The band is the project of producer and director Vlad Troitsky, the founder of the Dakh Theater. The girls are actresses of Troitsky’s theater, but they also have worked in other formations: Nina Harenetska is a member of the ethnoquartet DakhaBrakha, Ruslana Khazipova plays in the cult rock band Perkalaba, Tania Havryliuk has a solo project “TaniaTania,” Solomia Melnyk is one of the Potuzhni Divchata (“Mighty Girls”), Hanna Nikitina is from Cabaret-Chanson, Natalia Halanevych and the girl known as Zo both dance in the ballet BizoN. Seven vocalists and a dozen instruments, from piano and drums to harmonica to cello.
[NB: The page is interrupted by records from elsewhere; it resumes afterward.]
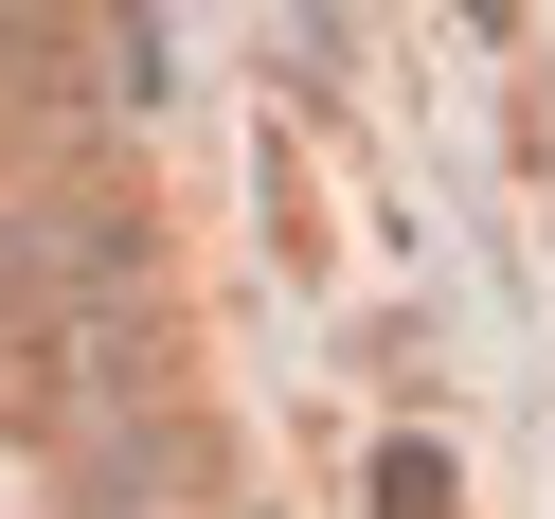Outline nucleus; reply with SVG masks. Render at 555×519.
Returning a JSON list of instances; mask_svg holds the SVG:
<instances>
[{"mask_svg": "<svg viewBox=\"0 0 555 519\" xmlns=\"http://www.w3.org/2000/svg\"><path fill=\"white\" fill-rule=\"evenodd\" d=\"M376 519H448V447H376Z\"/></svg>", "mask_w": 555, "mask_h": 519, "instance_id": "obj_1", "label": "nucleus"}]
</instances>
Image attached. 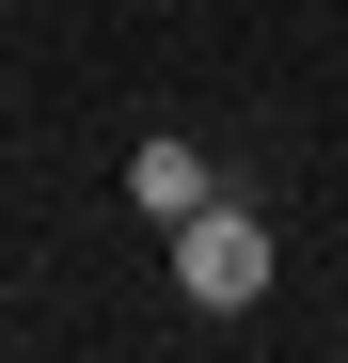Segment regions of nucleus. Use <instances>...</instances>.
Listing matches in <instances>:
<instances>
[{"label":"nucleus","mask_w":348,"mask_h":363,"mask_svg":"<svg viewBox=\"0 0 348 363\" xmlns=\"http://www.w3.org/2000/svg\"><path fill=\"white\" fill-rule=\"evenodd\" d=\"M174 300H190V316H254L269 300V221L238 190H206L190 221H174Z\"/></svg>","instance_id":"f257e3e1"},{"label":"nucleus","mask_w":348,"mask_h":363,"mask_svg":"<svg viewBox=\"0 0 348 363\" xmlns=\"http://www.w3.org/2000/svg\"><path fill=\"white\" fill-rule=\"evenodd\" d=\"M206 190H222V174H206V143H190V127H158V143H127V206H143L158 237H174V221H190Z\"/></svg>","instance_id":"f03ea898"}]
</instances>
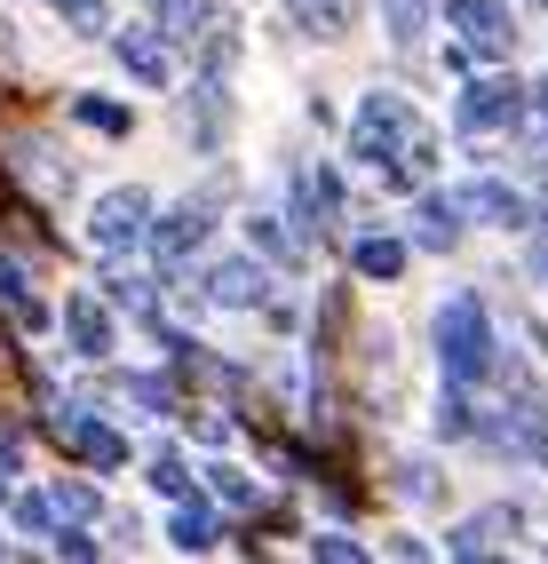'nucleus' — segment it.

Dakh Daughters define their style as freak cabaret. Freak means weird or ugly, but this is tautology: from its origin, cabaret includes elements that deviate from the norm. It would be a mistake to perceive it purely as a light variety/erotic revue. We would like to remind that entire art trends were born inside cabaret: Dadaism (and consequently, surrealism) would have been impossible without Cabaret Voltaire in Zurich, where artists and poets who later became classics of the 20th century, set their scandalous performances. Toulouse-Lautrec drew inspiration from the atmosphere of Moulin Rouge. In Germany, cabaret had its own theoretician, Otto Julius Bierbaum. Together with the Baron Erich Ludwig von Wolzogen, the founder of the Buntes Theater in Berlin, he dreamed of using such establishments for no lesser purpose than the shaping of the Nietzschean Superman.

Cabaret, with its syncretism of genres, comes close to theater. It organically combines music, poetic recital, dance, provocative performance, as well as the ugly and the beautiful, the hilarious and the touching, the intelligent and the mad. Dakh Daughters fit in this contrasting esthetics. The girls in bizarre or sexy outfits, with white made-up faces, resembling sad clowns, present the most grotesque stuff with utmost seriousness. But they do not limit themselves to grotesque: they also have acts based on the poetry of Iosif Brodsky and the OBERIU poet Aleksandr Vvedensky; their repertoire includes an ancient Provencal song “J’ai vu le loup, le renard, le lievre” and a tribute to Vika Vradii; in the “Roses” you hear the lines of Shakespeare’s Sonnet 35.

Maybe it was unintentionally, due to their gut feeling, that Troitsky and his protegees were able to identify a vacant niche on the Ukrainian music scene and fill it more than spectacularly. So far we have yet another proof of demand for such spectacles even in the quite saturated landscape of European culture.